South African insurer Old Mutual sacked its former chief executive for a second time on Thursday and said it would continue to fight his attempts to get reinstated, despite a court ruling overturning his original dismissal.
Old Mutual fired Peter Moyo in June in relation to a conflict of interest, but the High Court ruled last month he should be temporarily reinstated – a decision the insurer is seeking to appeal.
In an open letter to shareholders who are growing frustrated with an increasingly messy public battle that has knocked the 173-year-old insurer’s reputation, the company’s board said it would explore all reasonable alternative options but could not have Moyo back at the helm.
Read Old Mutual’s open letter to shareholders here.
“A continued employment relationship between Mr Moyo and Old Mutual is untenable,” the letter, published on Thursday, said. “For this reason, Old Mutual has now given Mr Moyo a further notice terminating his employment.”
The company’s shares, which have lost over 15% since Moyo was first suspended in May, were up 0.3% at R18.36 by 1346 GMT.
Moyo’s lawyer, Eric Mabuza, described the open letter as “corporate madness”, and said Old Mutual directors – who Moyo has applied to have declared delinquent – were protecting themselves rather than the company.
“Somebody needs to intervene to save Old Mutual from itself and its directors,” he said, adding the purpose of the second employment termination notice while the legal case was ongoing was unclear.

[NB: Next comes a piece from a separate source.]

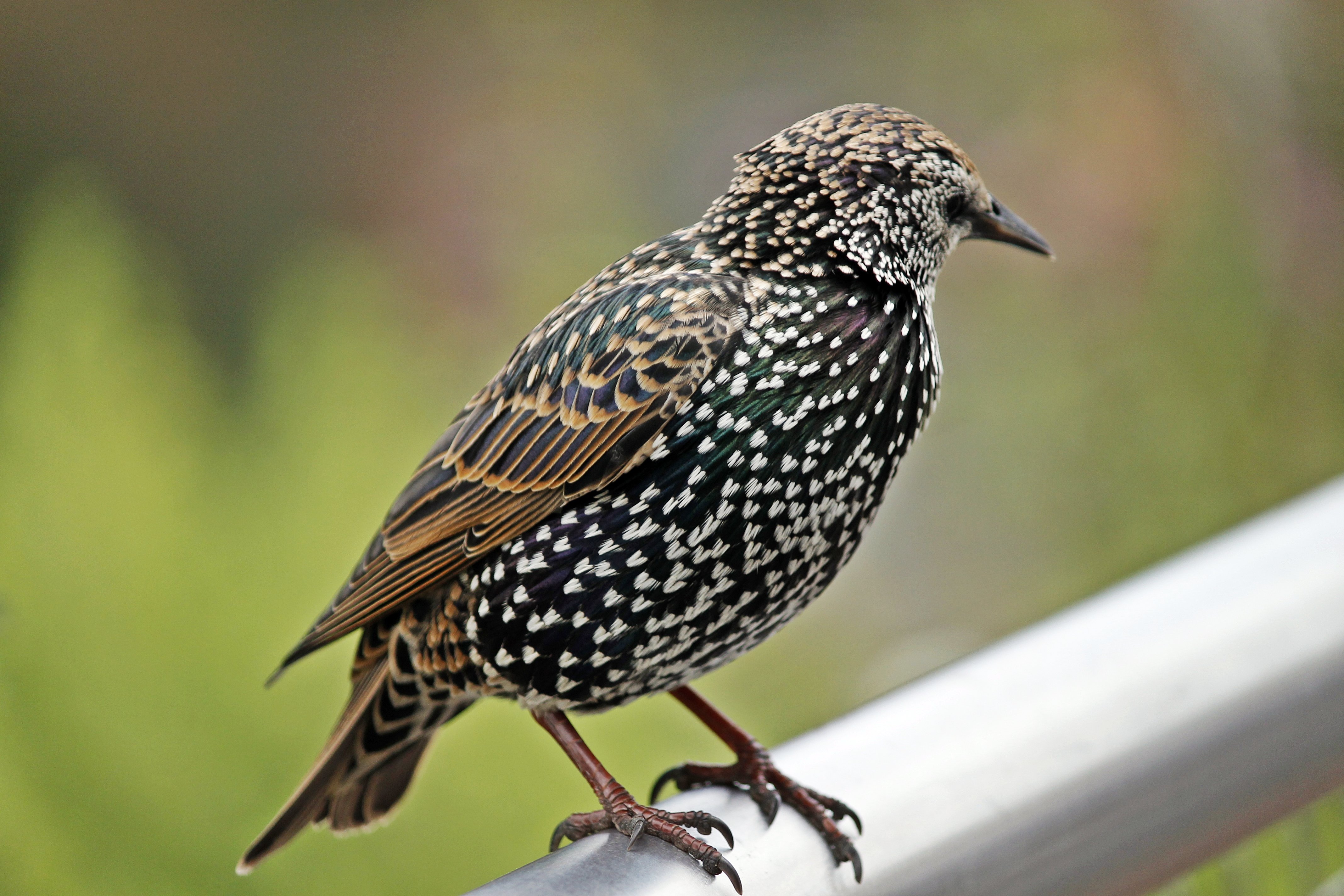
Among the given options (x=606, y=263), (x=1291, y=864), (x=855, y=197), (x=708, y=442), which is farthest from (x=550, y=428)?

Jacques Plaut, a portfolio manager at Allan Gray, Old Mutual’s second largest shareholder, said the company had initially done the right thing to remove Moyo.
While he said some shareholders wanted a financial settlement to end the saga, he would rather see the court process continue, as long as it does not affect the company’s operations. “I’d prefer this to play out,” he said.
Lawyer Mabuza said that since his appointment Old Mutual had not approached him or Moyo to discuss a financial settlement, though his client was open to listening to any such offer.
The fight started with a disagreement over the management of a conflict of interest related to NMT Capital, an investment firm Moyo founded and in which an Old Mutual subsidiary is the only institutional investor.
Since then, relations between the two parties have soured with accusations flying in both directions. In court, Moyo argued his dismissal was the result of attempts to raise concerns about separate governance problems at the company.
These related to an alleged conflict of interest by chairman and former finance minister Trevor Manuel, and non-disclosure of legal fees the company had paid on his behalf.
Old Mutual said in its letter that these claims were “incorrect and defamatory” and that it was confident that the matters raised were appropriately dealt with.
On August 16, a Johannesburg court heard arguments related to Old Mutual’s leave to appeal, a request for the court to clarify its stance on issues related to the previous judgment and a contempt of court application brought by Moyo.
The latter was brought after Old Mutual said Moyo could not return to work while it appealed his reinstatement. The judge is expected to rule on all three applications within two weeks of the hearing.
Separately, Old Mutual said in a trading update that adjusted headline earnings were expected to increase by between 6% and 12% when it reports financial results next month.